In these videos, Nakadate has developed a kind of ongoing visual diary, with the artist herself poised at all times squarely in the frame—posing in her underwear, playing dead, or dancing to Britney Spears. The final products are intensely personal, colored with a childish nostalgia and what might best be described as a life-affirming sadness.
This fall she’ll be taking part in three shows in New York—at the Asia Society, Danziger Projects, and Mary Boone Gallery.
This conversation took place on the Lower East Side of Manhattan, involving a few beers, a cupcake, and an in-depth discussion of the very real differences between exploitation and empathy.
—Scott Indrisek
I. SINGLE-ROOM OCCUPANCY
THE BELIEVER: Before you went to Yale you did still photography at a number of girls’ schools.

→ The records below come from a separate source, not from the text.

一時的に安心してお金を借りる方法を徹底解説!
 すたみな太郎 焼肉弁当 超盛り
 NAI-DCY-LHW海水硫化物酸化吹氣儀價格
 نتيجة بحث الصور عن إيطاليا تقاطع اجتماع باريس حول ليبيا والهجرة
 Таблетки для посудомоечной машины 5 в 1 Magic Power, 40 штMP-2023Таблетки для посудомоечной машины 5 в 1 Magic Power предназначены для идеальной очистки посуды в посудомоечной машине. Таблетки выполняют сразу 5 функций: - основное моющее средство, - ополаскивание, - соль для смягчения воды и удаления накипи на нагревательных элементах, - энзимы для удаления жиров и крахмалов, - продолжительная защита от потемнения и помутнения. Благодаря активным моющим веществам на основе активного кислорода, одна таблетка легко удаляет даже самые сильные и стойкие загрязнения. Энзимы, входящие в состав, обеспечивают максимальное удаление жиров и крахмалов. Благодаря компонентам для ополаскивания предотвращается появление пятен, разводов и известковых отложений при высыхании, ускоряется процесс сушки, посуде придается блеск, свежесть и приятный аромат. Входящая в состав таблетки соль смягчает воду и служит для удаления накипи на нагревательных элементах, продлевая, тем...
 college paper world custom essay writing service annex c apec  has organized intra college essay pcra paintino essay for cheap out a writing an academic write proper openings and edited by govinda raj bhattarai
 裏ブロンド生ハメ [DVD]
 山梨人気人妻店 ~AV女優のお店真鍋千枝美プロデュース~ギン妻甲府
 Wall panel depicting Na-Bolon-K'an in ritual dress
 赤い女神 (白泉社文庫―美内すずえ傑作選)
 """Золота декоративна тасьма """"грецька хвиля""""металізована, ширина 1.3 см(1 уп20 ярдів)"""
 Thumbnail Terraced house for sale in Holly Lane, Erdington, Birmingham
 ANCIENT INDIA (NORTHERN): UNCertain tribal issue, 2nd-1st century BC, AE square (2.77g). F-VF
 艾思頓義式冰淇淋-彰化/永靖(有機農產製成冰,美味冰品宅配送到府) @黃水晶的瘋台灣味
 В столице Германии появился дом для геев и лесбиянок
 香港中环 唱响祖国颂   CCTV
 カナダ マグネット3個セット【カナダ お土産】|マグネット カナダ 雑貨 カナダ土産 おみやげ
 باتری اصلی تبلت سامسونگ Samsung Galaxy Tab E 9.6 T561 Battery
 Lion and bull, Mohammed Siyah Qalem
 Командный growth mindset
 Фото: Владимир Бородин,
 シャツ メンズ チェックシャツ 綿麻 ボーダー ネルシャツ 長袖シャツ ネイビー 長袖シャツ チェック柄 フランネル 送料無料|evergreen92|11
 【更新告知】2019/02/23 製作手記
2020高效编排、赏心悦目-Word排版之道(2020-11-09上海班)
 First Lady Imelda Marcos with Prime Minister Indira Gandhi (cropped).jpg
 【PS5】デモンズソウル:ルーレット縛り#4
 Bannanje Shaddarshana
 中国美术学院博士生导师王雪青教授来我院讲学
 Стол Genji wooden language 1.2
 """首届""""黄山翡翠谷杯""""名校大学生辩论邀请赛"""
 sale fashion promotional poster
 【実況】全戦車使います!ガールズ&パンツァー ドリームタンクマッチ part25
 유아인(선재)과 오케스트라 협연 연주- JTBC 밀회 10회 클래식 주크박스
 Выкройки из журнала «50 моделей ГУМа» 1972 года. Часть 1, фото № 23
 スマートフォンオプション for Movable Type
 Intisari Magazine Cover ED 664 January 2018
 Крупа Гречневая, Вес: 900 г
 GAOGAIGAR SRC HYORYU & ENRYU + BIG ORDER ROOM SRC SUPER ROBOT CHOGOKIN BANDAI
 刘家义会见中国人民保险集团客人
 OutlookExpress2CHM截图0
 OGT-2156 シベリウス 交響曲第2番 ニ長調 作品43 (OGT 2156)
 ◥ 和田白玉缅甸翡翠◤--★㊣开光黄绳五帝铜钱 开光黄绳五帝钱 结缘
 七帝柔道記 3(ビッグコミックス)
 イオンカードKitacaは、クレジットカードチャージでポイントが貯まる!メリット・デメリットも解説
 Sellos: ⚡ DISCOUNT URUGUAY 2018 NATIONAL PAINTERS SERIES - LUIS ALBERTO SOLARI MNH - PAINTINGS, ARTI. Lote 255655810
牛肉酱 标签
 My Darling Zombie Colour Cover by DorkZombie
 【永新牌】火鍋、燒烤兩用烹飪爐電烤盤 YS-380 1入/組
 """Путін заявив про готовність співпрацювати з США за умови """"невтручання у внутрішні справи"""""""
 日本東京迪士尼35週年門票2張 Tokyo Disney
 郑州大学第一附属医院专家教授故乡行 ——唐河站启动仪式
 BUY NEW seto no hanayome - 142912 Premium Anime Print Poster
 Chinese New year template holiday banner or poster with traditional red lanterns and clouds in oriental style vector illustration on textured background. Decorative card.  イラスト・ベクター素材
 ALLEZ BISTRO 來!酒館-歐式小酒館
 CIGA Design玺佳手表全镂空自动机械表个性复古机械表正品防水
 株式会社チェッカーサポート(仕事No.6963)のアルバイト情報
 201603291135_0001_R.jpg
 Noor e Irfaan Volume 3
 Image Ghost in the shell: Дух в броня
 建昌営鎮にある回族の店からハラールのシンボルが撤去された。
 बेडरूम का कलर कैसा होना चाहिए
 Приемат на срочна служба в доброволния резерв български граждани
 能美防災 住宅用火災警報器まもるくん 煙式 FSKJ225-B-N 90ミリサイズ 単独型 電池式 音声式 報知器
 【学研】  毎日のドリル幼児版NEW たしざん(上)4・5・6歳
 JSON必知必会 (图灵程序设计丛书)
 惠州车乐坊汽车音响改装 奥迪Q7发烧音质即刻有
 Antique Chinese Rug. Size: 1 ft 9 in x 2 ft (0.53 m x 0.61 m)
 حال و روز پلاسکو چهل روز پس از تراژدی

LAUREL NAKADATE: I was an undergrad in Boston at the Museum School. I had just moved to Boston from Iowa, and I only knew one person and it was this girl who was going to Wellesley, which is an all-girls school. It’s known for its “prestigious graduates.” I started going to these parties at Wellesley that my friend Lisa invited me to. And I would take this bus from Harvard Square that picked up Harvard and MIT boys—and me—to take us to the party. It was called the Fuck Bus. I’d ride the Fuck Bus with a bunch of eighteen-year-old boys, and I’d have my camera and my video camera and I’d take pictures of these parties, which were sponsored by the school—they were on campus in these beautiful dining halls or ballrooms. Essentially, for four years I watched girls get really drunk on their parents’ dollar and take off their clothes for visiting boys and professors. I watched the whole thing, and that’s where I got my start taking pictures, I guess.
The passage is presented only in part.